Sin temor alguno de ser engañados, los machos iban a pescar o a cazar mientras que las hembras, cuando no ayudaban en esas faenas, cuidaban de las crías. Luego, la libertad convocó a la nueva especie humana y las hembras aceptaron el reto. Ellas rompen el celo y conquistan su cuerpo para estar aptas sexualmente no solo cuando la reproducción de su especie las llame.

Conquista que alcanzaron ya sea al darse cuenta que las hembras sexualmente más activas eran las mejores atendidas o protegidas, o simplemente porque decidieron elegir a sus compañeros. La cuestión es que este asuntito no debió agradar a los machos humanos, ya que la disponibilidad femenina para relacionarse dejó de ser periódica y pública, pero, sobre todo, perdieron el control corporal sobre su semejante.

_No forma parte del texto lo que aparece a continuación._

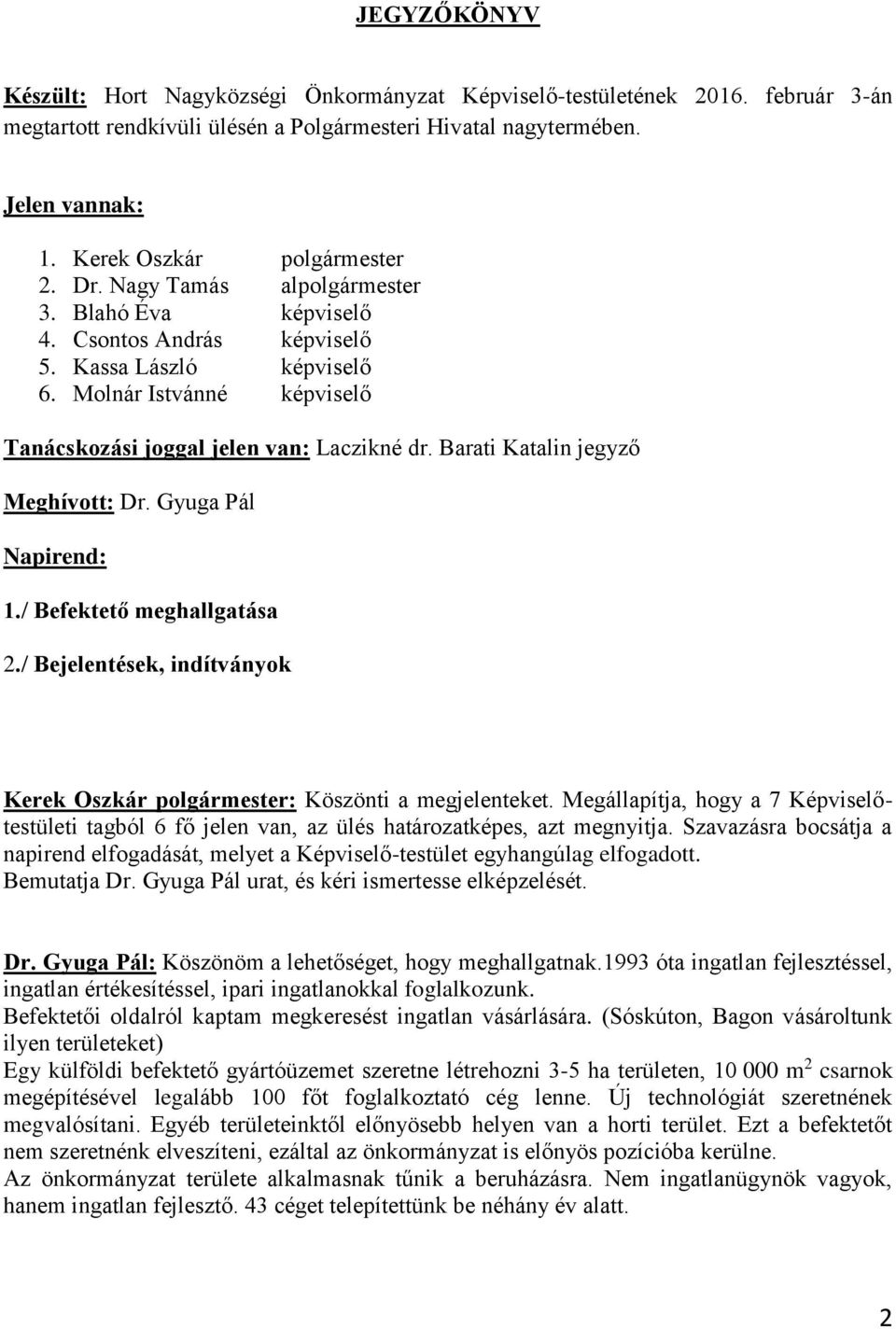 Molnár Istvánné képviselő Tanácskozási joggal jelen van: Laczikné dr. Barati Katalin jegyző Meghívott: Dr. Gyuga Pál Napirend: 1./ Befektető meghallgatása 2.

En alguna época, y ante la imposibilidad de controlar la sapiencia femenina, las acusaron de brujas. Claro que hoy la historia es casi la misma. La única diferencia sería que en lugar de tener varitas mágicas de madera que, según una querida profesora de literatura, representaban una cuchara de palo, pues como sabemos los espacios profesionales de las mujeres –en esa época– eran las cocinas y ese utensilio era lo que más comúnmente estaba a su lado; ahora, en cambio, las varitas tomarían forma de mouse y en lugar de las escobas voladoras se les imputaría un automotor. Pero la censura quedaría intacta.

El tema parece ser cuestión de poder, y como el poder no admite rivales, se sigue castigando a mujeres que luchan por su libertad, sea con indiferencia, con discriminación, con todas las solapadas formas de acoso sexual y con antojadizas reglas sociomorales.

La sabiduría femenina sigue siendo sinónimo de peligro. Se cuidan de lo que sabemos, de la forma que vemos el mundo y sobre todo, de la manera que transmitimos esa información.

No se entiende eso de que no podemos ser idénticas porque sencillamente somos consecuencia de una historia distinta, que contamos con una carga genética que nos informa cómo sobrevivir en un mundo gobernado por hombres, y estamos dotadas de una intuición que nos alerta del peligro y de la traición.

Porque les resulta difícil de entender, se protegen atacando de manera extrema y sofisticada, pero igualmente primitiva. Necesitan apoderarse de esa identidad distinta para no dejar de sentir que lo controlan todo. El miedo a la diversidad sigue generando violencia. Desgraciadamente es un puño de hombres y mujeres los que se niegan a la alabanza de vivir entre humanas y humanos, pues continúan echando leña al fuego al compás del miedo que les produce vivir entre iguales y en libertad.